_Work item_:
Would you print the data below exactly, leaving out every picture?

====== Input records

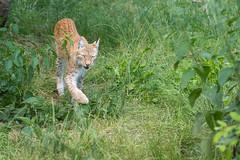 Lynx 2016-06-23-0394 (bzd1) Tags: animals cats lynx roofdieren eurasianlynx nature animal mammal carnivore felidae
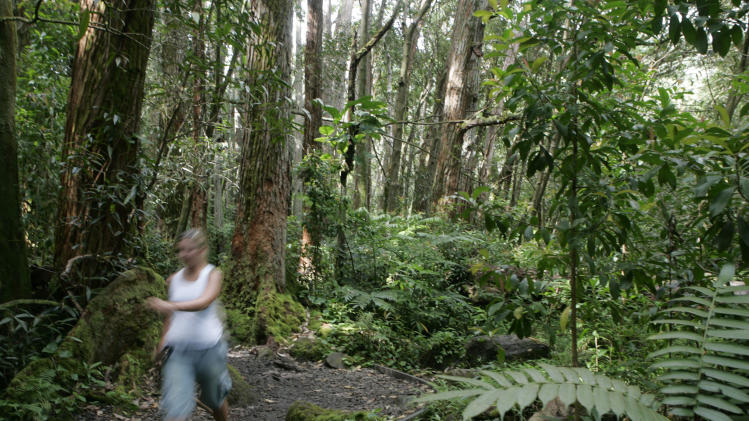 FILE - This May 30, 2007 file photo shows a hiker on the Manoa Falls Trail in Oahu's Manoa Valley,  in Honolulu. This is one of the most popular hikes on Oahu, loved by tourists and locals for its natural beauty. (AP Photo/Marco Garcia, file)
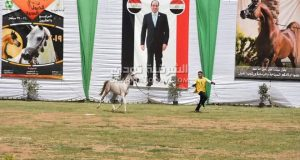 مهرجان الشرقية للخيول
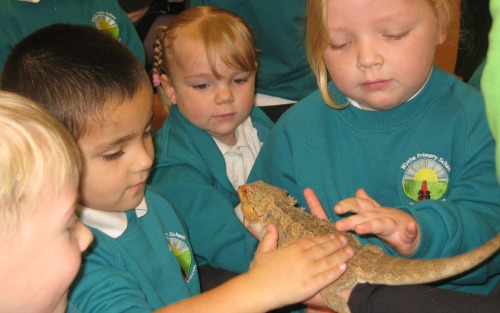 Nantwich youngsters enjoy Zoo2U visit to classroom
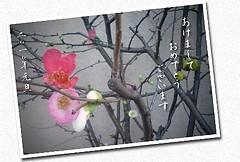 年賀状2010_2_v3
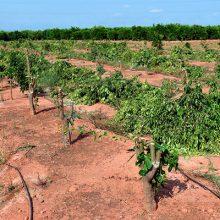 Eliminan 3.000 árboles de mandarina Orri en Valencia y Castellón por su producción ilegal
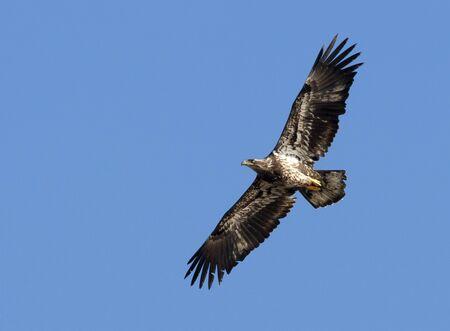 Junior bald eagle soaring.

============

_Solution for this task_:
 Lynx 2016-06-23-0394 (bzd1) Tags: animals cats lynx roofdieren eurasianlynx nature animal mammal carnivore felidae
 FILE - This May 30, 2007 file photo shows a hiker on the Manoa Falls Trail in Oahu's Manoa Valley,  in Honolulu. This is one of the most popular hikes on Oahu, loved by tourists and locals for its natural beauty. (AP Photo/Marco Garcia, file)
 مهرجان الشرقية للخيول
 Nantwich youngsters enjoy Zoo2U visit to classroom
 年賀状2010_2_v3
 Eliminan 3.000 árboles de mandarina Orri en Valencia y Castellón por su producción ilegal
 Junior bald eagle soaring.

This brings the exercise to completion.